Commodities Snapshot

A background overview of the major commodity markets.

With so much attention on commodity markets (namely Oil and Gold prices), over the past few months, it can be easy to overlook the broader Commodity space - markets such as Platinum, Copper, Coal or Natural Gas as just a few examples. All commodities are correlated, and the strength of those correlations tends to fluctuate in the same way normal prices do. Some of those correlations are caused by geographical or political factors such as China's consumption growth. Others are caused by economic factors such as the pricing of most commodities in US dollars. In the Middle-East for example, geo-political themes ebb and flow like a market in themselves – recent civil unrest in Egypt for example, has been a catalyst for oil prices to rise from $95 per barrel to over $108 today. Commodity price spikes tend to occur on fears of supply delivery or inventory shortage – the demand side is rarely to blame directly.

The charts below illustrate where the major commodities come from (production source), where they go (consumption destination) and for what they are used for (allocation).


China is both a large producer and large consumer – clearly, a fall in either aggregate Chinese demand or supply will affect the broader commodity markets given their correlations. But which commodities are worth most attention and are most at risk from severe declines if China happens to slow its production and demand? Its likely to be the commodities that have the highest levels of inventory and stored reserves while the commodities with the least will probably remain fairly reslient to broader commodity market declines and fall by less than the rest.



The major consumers of global commodities are China and the US. China is now by far a larger consumer of all commodities compared to the U.S. Its worth noting that 10-15 years ago, their positions were reversed. China has become the world's growth engine - in commodities. China consumes 80% of the world's aluminium, 85% of the world's tin and 60% of the world's zinc.

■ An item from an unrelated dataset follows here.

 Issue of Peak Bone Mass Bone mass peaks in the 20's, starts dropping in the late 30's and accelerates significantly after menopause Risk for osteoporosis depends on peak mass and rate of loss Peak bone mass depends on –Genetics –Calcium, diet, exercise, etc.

Commodity allocation shows that the majority of commodities are utilised in transport and construction. Even in the case of oil, 80% of all oil production goes into transportation. In the case of coal, over 90% of coal is used to power electric power stations - with urban populations rising across the World, demand for electricity is also expected to continue to rise. Despite being one of the most environmentally inefficient commodities, coal could be a commodity that remains resilient if Chinese demand slows significantly and rise faster than expected if China continues its >7% rate of growth.

All commodities are different, yet they are all correlated to a degree. By looking at the specific details of each commodity such as inventory size, production levels, demand location, industry allocation and so on, investors can derive good hedges against severe market volatility and potentially, as a hedge against inflation given the historic tendency for commodity prices to spike higher when widespread shortages occur.